Apelidada de "Rita" na
noite, a droga indicada para
tratar deficit de atenção e hiperatividade vem sendo usada como estimulante. Sua
base é o metilfenidato, de
composição similar à anfetamina, que estimula o sistema
nervoso central.
"Você se sente gostoso,
bonito. Dá sensação de poder
e um arrepio bom, como se
você fosse ter um orgasmo",
descreve André. Ele diz aspirar o farelo do comprimido
para sentir o "barato".
O enfermeiro diz ter conhecido os efeitos entorpecentes da Ritalina com amigos médicos.
Antes de saírem para a balada, eles espremem os comprimidos com uma colher e
guardam o pó num saquinho. "Uma cartela com 30
serve para quatro pessoas
cheirarem a noite toda."
O aumento da sede, um
dos efeitos do remédio, costuma ser saciado com vodca.
"Daí tudo melhora: a música
fica mais legal e as pessoas ficam mais bonitas", afirma.
Ele admite que, sob o efeito da droga, fica com até dez
pessoas numa mesma noite.
Quando volta para casa, a
agitação é tanta que só consegue dormir se tomar Rivotril, calmante que também só
pode ser comercializado com
receita médica.
Na casa noturna que ele
costuma frequentar, no bairro da Lapa, em São Paulo, é
comum ver um aglomerado
de jovens descamisados dançando espremidos perto das
caixas de som. "Aquilo é a
Faixa de Gaza", descreve André: "Só tem droga".
A reportagem da Folha
acompanhou uma noite nessa casa noturna. Lá, o estudante de publicidade César,
21, admitiu já ter usado Ritalina na balada: "Sou tímido.
Quando tomo [a Ritalina], fico com mais coragem de chegar perto das pessoas", disse.
O rapaz admite que não é
difícil consegui-la: "Você
acha vendendo na internet".
As histórias de André e de
César não são casos isolados.
Segundo Arthur Guerra,
coordenador do Grupo Interdisciplinar de Estudos sobre
Drogas do Hospital das Clínicas, é comum encontrar jovens tomando medicamentos de forma recreativa.
"Eles querem é sentir uma
coisa diferente", diz o psiquiatra.
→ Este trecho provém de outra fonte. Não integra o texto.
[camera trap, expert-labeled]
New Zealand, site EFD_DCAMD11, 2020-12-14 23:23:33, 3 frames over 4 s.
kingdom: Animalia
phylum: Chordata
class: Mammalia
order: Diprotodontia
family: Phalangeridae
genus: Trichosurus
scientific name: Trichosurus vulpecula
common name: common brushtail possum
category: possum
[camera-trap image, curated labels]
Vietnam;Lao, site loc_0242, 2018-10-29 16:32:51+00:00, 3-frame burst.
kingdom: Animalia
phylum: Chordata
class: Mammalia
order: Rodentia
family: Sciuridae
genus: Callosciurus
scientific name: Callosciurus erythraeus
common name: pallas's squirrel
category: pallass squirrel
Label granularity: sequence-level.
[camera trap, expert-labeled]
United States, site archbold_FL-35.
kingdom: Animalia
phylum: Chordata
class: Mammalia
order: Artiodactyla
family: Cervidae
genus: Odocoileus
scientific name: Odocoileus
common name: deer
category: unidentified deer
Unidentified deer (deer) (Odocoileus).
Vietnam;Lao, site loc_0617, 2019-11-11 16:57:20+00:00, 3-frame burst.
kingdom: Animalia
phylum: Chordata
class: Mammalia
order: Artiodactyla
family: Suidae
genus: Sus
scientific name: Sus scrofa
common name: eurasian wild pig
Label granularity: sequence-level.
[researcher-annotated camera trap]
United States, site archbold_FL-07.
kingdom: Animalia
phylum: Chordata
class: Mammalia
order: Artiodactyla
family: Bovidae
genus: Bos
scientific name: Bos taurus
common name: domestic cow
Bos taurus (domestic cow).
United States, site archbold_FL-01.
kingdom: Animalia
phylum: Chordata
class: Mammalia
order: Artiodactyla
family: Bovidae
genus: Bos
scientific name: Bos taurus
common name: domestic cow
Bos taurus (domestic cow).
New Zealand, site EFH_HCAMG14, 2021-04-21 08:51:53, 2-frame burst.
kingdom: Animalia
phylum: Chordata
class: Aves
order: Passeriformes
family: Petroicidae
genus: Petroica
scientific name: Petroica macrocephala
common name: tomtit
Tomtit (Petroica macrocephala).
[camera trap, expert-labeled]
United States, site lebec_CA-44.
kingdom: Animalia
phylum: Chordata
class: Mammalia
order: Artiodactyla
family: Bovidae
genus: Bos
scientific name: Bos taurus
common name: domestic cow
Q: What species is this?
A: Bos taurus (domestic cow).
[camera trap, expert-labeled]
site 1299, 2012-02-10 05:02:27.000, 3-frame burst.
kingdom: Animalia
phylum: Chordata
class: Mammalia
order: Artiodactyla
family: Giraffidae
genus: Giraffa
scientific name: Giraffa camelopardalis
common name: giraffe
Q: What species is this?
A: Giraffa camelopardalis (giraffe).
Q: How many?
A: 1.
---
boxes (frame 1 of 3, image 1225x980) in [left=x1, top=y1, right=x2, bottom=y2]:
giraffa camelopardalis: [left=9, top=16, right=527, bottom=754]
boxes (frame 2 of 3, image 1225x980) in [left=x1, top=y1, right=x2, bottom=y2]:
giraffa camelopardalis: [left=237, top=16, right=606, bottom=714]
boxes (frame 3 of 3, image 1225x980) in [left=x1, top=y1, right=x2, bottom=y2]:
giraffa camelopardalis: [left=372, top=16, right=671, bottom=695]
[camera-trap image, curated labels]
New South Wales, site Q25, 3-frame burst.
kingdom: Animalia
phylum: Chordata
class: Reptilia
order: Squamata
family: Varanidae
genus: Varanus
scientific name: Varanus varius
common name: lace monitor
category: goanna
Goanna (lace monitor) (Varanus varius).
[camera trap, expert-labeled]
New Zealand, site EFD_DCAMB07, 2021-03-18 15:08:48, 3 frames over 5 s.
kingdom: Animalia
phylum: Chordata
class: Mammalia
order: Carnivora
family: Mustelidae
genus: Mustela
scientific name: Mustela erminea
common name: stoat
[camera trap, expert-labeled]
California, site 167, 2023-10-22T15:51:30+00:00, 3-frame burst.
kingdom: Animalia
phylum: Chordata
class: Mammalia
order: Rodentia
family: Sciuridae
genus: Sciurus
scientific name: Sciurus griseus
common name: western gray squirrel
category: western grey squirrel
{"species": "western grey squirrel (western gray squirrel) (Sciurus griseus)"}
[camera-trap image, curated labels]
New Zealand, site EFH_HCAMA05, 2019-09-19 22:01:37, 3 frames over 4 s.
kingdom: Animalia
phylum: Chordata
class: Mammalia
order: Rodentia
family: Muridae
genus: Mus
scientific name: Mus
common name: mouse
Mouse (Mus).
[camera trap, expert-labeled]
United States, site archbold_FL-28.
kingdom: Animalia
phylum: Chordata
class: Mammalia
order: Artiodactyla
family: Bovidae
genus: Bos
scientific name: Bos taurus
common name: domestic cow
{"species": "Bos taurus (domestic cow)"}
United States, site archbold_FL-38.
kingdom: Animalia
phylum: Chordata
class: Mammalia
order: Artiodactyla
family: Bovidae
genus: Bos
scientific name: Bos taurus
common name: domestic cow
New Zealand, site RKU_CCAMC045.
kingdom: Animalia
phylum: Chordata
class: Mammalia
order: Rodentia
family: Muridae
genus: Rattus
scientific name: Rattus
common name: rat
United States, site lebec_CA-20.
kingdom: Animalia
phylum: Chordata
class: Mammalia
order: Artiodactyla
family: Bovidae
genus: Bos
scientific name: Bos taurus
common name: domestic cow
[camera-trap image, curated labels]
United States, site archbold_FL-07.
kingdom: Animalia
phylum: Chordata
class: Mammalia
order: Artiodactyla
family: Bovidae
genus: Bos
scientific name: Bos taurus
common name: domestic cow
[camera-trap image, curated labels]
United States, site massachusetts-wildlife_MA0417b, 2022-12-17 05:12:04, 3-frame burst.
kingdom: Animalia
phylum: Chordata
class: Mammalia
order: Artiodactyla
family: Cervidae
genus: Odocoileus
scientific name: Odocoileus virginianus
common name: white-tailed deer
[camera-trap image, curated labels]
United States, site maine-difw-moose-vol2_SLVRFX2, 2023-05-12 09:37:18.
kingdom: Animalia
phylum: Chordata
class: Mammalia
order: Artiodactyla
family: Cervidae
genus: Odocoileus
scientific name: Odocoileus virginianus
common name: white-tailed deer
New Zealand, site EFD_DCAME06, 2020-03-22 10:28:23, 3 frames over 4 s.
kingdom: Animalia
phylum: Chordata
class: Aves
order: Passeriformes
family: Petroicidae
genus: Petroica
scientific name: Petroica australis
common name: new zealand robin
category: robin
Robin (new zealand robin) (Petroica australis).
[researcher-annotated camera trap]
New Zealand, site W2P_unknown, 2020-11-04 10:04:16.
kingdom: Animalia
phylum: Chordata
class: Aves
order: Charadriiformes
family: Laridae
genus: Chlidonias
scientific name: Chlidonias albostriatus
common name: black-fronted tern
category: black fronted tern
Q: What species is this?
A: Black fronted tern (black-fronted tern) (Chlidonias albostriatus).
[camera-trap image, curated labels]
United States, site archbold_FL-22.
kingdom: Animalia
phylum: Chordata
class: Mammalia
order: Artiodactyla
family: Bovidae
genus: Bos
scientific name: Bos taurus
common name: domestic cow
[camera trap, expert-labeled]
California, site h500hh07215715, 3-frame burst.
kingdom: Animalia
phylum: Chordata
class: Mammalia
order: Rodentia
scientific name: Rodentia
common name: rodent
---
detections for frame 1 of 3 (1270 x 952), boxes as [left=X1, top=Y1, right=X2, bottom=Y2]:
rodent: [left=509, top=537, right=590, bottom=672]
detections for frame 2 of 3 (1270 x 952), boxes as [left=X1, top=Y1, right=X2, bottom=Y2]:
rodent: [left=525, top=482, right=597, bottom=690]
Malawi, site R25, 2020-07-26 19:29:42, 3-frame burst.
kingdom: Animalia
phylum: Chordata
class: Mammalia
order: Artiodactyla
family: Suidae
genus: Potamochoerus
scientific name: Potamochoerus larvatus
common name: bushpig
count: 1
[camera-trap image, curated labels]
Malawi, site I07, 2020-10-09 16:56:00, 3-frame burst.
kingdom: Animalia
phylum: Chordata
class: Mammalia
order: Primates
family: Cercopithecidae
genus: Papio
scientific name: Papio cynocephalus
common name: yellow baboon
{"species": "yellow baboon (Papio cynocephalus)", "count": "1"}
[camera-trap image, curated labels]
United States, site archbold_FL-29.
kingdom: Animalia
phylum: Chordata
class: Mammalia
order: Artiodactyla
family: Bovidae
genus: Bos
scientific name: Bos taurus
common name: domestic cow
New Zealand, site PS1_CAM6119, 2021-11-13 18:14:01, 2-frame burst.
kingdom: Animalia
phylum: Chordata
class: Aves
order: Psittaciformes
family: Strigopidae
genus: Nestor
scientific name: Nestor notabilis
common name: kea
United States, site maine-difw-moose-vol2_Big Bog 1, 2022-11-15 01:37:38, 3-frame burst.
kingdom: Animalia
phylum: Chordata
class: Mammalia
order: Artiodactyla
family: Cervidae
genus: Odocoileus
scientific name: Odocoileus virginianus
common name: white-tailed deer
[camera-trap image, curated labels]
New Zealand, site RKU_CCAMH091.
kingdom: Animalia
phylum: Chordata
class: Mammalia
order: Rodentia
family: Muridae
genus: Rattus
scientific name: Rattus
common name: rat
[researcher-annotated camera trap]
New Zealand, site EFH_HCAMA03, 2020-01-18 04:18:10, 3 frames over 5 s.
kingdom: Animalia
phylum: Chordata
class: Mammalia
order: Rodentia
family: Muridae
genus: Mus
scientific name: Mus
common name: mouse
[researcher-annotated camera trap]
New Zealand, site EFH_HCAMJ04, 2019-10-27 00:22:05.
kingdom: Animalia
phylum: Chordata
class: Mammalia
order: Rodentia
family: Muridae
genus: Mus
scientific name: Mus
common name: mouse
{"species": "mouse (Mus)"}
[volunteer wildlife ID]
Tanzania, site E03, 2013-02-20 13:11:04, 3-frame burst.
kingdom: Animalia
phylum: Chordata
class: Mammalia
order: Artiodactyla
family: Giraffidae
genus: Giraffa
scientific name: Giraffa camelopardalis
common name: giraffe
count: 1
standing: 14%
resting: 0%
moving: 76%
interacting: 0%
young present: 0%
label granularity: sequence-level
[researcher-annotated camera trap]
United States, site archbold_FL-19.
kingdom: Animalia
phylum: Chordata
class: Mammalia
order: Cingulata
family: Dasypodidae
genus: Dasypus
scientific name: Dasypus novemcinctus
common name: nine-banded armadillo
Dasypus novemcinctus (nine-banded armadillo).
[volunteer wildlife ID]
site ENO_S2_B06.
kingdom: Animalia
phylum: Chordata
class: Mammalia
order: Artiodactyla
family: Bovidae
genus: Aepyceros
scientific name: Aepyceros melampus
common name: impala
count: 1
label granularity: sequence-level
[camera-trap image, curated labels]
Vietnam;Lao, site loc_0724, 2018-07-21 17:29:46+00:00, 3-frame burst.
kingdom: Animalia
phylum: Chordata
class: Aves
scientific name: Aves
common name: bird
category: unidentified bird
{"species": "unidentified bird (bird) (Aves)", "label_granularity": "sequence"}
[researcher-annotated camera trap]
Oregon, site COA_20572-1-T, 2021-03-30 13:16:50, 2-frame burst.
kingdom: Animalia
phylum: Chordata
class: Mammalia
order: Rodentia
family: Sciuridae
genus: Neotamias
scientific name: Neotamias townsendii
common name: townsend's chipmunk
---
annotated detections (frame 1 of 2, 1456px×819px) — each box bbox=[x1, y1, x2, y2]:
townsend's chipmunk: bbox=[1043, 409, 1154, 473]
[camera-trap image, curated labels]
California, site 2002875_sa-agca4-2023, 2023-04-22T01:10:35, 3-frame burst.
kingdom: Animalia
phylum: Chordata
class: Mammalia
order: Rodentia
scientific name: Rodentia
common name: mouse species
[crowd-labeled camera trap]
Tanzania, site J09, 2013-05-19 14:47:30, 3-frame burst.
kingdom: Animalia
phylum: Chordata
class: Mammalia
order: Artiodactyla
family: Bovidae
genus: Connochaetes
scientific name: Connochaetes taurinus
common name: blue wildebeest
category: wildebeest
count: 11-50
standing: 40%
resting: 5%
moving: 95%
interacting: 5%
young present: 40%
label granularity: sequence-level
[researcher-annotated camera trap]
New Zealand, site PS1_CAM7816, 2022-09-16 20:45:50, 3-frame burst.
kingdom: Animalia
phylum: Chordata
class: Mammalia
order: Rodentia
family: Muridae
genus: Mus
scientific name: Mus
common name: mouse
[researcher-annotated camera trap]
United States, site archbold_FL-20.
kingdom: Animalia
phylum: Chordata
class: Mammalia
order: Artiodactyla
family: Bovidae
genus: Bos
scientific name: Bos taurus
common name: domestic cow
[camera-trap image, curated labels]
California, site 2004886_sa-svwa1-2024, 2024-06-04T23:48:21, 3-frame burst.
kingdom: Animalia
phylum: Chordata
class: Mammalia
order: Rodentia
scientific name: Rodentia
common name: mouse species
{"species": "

Guerra alerta para os
efeitos colaterais da "Rita":
taquicardia e até quadros de
paranoia, dependendo do
ambiente em que estiver e da
predisposição da pessoa.
SEM CONTROLE
Elisaldo Carlini, diretor do
Cebrid (Centro Brasileiro de
Informações sobre Drogas
Psicotrópicas, da Unifesp),
lamenta não haver ainda levantamento sobre esse uso
do medicamento, mas confirma que os casos são comuns.
Segundo ele, apesar da
venda controlada, não é difícil comprar o remédio: "Tem
quem importe, quem falsifique receita. O que não falta é
criatividade para venderem
de forma ilegal", afirma.
Adilson Bezerra, chefe de
segurança institucional da
Anvisa, informa que tanto a
venda irregular quanto clandestina desses medicamentos são reprimidas pela Vigilância. A agência mantém
convênio com a Polícia Federal para monitorar sites e comunidades de redes sociais,
além de fiscalizar a venda de
remédios controlados nas
farmácias do país.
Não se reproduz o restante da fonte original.